As a student nurse, I have seen the financial struggles of the NHS and its staff shortages first hand. So I understand why it needs more money if it is to continue being the high standard service it always has been.
What I don’t understand is why this extra money has to come from the pockets of student healthcare professionals. Healthcare students already work 37.5 hours a week on 8-12 week placements without pay, working as hard and often doing the same jobs as others who do get paid. They do so with minimal complaints – and continue to do so for years – because the main reason they are there is to care for others, rather than for the money.
But making healthcare students pay to work – as Osborne’s move effectively does – is just taking advantage.
Instead, we should be supporting them in their studies Long hours mean they can’t take on extra, paid work, like other students.
Instead, Osborne is telling these students that in the future, not only will they have to continue working for free, but will finish with around £50,000 worth of debt, that they will probably be paying off for the rest of their lives.
It’s just too much. Taking money from students to give to the NHS may be a quick fix for the headlines – but it will store up serious problems in the future, including an even greater shortage of nurses.
My fellow students tell me that they would not have been able to study nursing and other healthcare professions if it wasn’t for the NHS bursary.

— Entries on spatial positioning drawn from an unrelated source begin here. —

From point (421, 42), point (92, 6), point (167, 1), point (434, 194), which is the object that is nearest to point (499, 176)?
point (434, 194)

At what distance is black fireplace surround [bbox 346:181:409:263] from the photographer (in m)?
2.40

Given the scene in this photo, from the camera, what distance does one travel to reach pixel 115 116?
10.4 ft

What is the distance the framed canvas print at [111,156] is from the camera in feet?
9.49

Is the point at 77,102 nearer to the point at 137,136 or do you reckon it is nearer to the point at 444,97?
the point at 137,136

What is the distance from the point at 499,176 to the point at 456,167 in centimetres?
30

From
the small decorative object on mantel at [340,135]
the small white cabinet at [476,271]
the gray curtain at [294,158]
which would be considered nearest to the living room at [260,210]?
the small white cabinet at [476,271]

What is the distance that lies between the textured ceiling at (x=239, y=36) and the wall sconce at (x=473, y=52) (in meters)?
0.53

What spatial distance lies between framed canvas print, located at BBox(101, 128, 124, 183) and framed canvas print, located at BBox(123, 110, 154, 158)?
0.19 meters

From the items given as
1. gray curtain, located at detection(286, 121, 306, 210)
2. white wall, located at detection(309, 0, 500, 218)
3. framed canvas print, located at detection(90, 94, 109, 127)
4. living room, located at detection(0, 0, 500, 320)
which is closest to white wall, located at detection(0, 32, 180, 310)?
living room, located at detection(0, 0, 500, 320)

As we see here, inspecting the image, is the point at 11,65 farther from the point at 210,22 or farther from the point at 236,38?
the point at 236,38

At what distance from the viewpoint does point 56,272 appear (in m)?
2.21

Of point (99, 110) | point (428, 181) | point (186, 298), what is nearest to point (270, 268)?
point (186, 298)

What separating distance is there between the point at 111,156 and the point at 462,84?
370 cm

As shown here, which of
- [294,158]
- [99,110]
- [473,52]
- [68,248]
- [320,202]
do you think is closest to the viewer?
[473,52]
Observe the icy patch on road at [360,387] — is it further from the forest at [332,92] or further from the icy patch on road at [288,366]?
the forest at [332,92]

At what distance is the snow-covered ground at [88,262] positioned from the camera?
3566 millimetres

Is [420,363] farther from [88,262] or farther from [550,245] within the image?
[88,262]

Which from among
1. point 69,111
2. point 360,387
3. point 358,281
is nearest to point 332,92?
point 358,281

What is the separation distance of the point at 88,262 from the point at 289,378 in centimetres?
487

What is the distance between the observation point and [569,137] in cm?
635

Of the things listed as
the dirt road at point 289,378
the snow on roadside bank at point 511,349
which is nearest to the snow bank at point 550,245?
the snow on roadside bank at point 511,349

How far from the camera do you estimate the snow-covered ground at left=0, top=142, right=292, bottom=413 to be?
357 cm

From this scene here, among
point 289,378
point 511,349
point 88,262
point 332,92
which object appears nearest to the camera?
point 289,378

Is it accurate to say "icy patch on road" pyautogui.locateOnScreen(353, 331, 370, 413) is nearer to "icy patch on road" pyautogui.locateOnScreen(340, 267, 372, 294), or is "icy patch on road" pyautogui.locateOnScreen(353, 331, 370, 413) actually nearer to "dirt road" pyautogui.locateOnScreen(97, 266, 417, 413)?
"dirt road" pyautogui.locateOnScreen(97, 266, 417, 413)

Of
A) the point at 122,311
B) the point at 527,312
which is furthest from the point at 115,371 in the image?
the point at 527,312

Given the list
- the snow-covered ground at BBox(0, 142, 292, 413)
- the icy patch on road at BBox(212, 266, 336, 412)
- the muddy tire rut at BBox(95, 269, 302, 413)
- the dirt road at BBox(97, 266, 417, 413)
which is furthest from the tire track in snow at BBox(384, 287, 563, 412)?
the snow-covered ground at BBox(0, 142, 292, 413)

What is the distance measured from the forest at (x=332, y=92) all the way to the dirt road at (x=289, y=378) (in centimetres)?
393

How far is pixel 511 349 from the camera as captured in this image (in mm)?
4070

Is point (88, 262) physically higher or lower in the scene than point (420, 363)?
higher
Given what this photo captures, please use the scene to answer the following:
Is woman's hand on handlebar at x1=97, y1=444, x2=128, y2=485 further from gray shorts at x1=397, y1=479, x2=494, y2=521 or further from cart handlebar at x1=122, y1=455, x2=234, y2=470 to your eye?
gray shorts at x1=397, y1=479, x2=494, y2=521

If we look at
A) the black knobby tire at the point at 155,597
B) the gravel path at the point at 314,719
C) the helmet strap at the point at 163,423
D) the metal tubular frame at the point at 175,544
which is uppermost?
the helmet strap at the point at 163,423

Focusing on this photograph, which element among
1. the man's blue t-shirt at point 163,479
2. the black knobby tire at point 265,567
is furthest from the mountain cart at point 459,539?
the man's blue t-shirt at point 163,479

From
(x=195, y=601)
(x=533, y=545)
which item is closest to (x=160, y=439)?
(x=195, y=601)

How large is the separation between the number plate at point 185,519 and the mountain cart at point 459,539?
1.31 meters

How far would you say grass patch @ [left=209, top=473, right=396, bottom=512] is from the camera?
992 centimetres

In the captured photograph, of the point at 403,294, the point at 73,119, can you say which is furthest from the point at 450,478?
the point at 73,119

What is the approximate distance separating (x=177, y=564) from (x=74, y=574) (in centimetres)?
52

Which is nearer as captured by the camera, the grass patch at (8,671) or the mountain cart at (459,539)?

It’s particularly true for mature students, who are prevalent in healthcare subjects. Many of have left full time jobs to pursue healthcare. Some have started out as Health Care Assistants before deciding to progress to be a registered nurse. The bursary is what helped them manage their loss of income. Someone who decides to become a nurse – whether younger or older - needs be supported in their decisions to enter a healthcare profession, rather than being faced with a lifetime of debt that they will probably never be able to pay back.
I’ve also talked to people considering doing healthcare as a second degree, who’ve told me that if there were no bursaries and student finance was all that was on offer, they simply wouldn’t go – many are already still carrying the massive debt from their first degree The thought of adding more debt is just too much.
What seems to have been forgotten is why NHS bursaries were used in the first place. The first Nursing degree at University started in 1970, two years after the NHS Bursary was originally created. Although the NHS bursary was first made as a way to pay unqualified staff a wage, it has since changed into the bursary we know today that supports students studying at University.
When it became compulsory to study Nursing at University, there was concern at the time that the cost of University would deter those from lower income backgrounds from studying Nursing, leading to a shortage. This is why student nurses get the NHS bursary, so that those from lower income backgrounds get the same opportunities as everyone else, in an attempt to deal with the shortage of nurses. Getting rid of the NHS bursary now just creates the same problems now that we were trying to avoid when the degree first became compulsory.
There is also the importance of the placement reimbursement that is offered with the NHS bursary, where students are compensated for travel and accommodation costs if they have to do placements in different cities to the one they are studying in, as part of their course. This allows university to offer a wider range of specialist placements – it’s particularly prevalent in radiotherapy, for example. So if the NHS bursary is cut, and no placement reimbursement is offered, the amount of places people can be sent out to is greatly decreased.
George Osborne tells us that by getting rid of the bursary, we’ll get rid of the cap on the number of students able to study healthcare subjects, so there will be more students. But if students can’t afford to study nursing, or go far for placements, then that will limit the amount of students that can study. And are we sure that if they do take on more students, Universities will be able to provide appropriate staff to maintain a high level of education? We risk swapping quality for quantity – and undermining the crucial goal of training enough nurses, to a high enough standard, to give the care we need.